Free-start collision vs Semi-free-start collision

Yes, the conditions for a free-start collision are implied by a semi-free-start collision. Any attack on the semi-free-start problem would also count as an attack on the free-start problem.

Here we appear to have switched from talking about collisions on the compression function to collisions on the full hash function (which consists of several rounds of the compression function). An $r$-round semi-free-start collision would automatically provide us with a $t$-round free-start collision for all $t<r$, just by evaluating $r-t$ rounds of compression and using the outputs as initial chaining values for the free-start-collision. These are not necessarily "meaningless". In particular, they may be very relevant for "hash herding" if we can find multiple ways of arriving at these states rather than simply the two provided by a single semi-free-start collision. Free-start-collisions are easier to find and may or may not extend back to semi-free-start collisions; semi-free start collisions and may or may not extend back to full collisions. Thus finding free-start collisions can be a first step to finding semi-free-start collisions which can be a step to finding full collisions.
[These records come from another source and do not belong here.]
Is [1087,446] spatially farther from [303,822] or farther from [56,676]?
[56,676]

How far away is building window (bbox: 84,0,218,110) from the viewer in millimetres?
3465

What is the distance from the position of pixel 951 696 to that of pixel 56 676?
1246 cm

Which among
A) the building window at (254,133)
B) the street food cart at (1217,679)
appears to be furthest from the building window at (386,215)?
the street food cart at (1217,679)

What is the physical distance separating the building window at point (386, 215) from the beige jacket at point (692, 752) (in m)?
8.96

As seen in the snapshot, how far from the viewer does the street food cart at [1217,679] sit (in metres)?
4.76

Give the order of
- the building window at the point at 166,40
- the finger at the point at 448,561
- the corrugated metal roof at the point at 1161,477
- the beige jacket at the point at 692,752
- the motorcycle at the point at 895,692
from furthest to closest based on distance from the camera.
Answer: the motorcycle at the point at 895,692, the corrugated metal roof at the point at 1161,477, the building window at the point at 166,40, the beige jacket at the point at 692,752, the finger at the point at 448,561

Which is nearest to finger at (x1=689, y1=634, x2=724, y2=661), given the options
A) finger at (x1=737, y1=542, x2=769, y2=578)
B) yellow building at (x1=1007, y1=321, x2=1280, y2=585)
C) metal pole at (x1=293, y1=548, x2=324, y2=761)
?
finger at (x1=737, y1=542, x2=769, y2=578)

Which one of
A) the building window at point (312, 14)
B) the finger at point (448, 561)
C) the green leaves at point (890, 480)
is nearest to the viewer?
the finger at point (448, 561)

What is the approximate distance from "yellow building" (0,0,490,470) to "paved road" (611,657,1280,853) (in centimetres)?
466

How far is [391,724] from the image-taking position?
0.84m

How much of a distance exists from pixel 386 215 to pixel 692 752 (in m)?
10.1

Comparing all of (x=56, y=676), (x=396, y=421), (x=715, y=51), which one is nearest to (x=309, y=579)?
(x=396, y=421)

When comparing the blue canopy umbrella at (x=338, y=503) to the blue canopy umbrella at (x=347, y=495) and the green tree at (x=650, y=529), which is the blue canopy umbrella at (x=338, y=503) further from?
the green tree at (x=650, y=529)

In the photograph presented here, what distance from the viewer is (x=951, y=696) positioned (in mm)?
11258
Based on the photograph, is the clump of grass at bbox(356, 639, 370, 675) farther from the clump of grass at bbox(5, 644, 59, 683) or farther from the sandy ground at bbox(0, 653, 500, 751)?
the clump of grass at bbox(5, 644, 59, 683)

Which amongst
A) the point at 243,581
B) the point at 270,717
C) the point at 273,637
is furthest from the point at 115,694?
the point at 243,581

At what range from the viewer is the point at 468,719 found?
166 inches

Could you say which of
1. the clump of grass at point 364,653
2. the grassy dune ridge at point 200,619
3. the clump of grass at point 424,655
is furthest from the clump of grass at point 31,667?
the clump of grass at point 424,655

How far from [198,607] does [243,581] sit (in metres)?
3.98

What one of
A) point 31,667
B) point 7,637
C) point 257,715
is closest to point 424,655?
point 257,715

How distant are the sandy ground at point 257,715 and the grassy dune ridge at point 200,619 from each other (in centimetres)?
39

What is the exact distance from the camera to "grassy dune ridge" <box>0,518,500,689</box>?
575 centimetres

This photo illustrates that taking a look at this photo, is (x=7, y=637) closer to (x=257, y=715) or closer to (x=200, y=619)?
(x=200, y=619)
Even if we know an $r$-round semi-free-start attack, a $t$-round free-start attack might still be interesting, particularly if it uses less work/memory or if it generates many instances in which case it might be a better route to a full collision attack.

I think it best to think that when we have a compression function that maps $n+m$-bits to $n$ bits a free-start attack has $2n+2m$ degrees of freedom and a semi-free-start attack has $n+2m$ degrees of freedom. If a free-start attack succeeds, we have 2 chaining values and 2 message blocks, but taking another two chaining values with the same difference would not lead to another collision instance.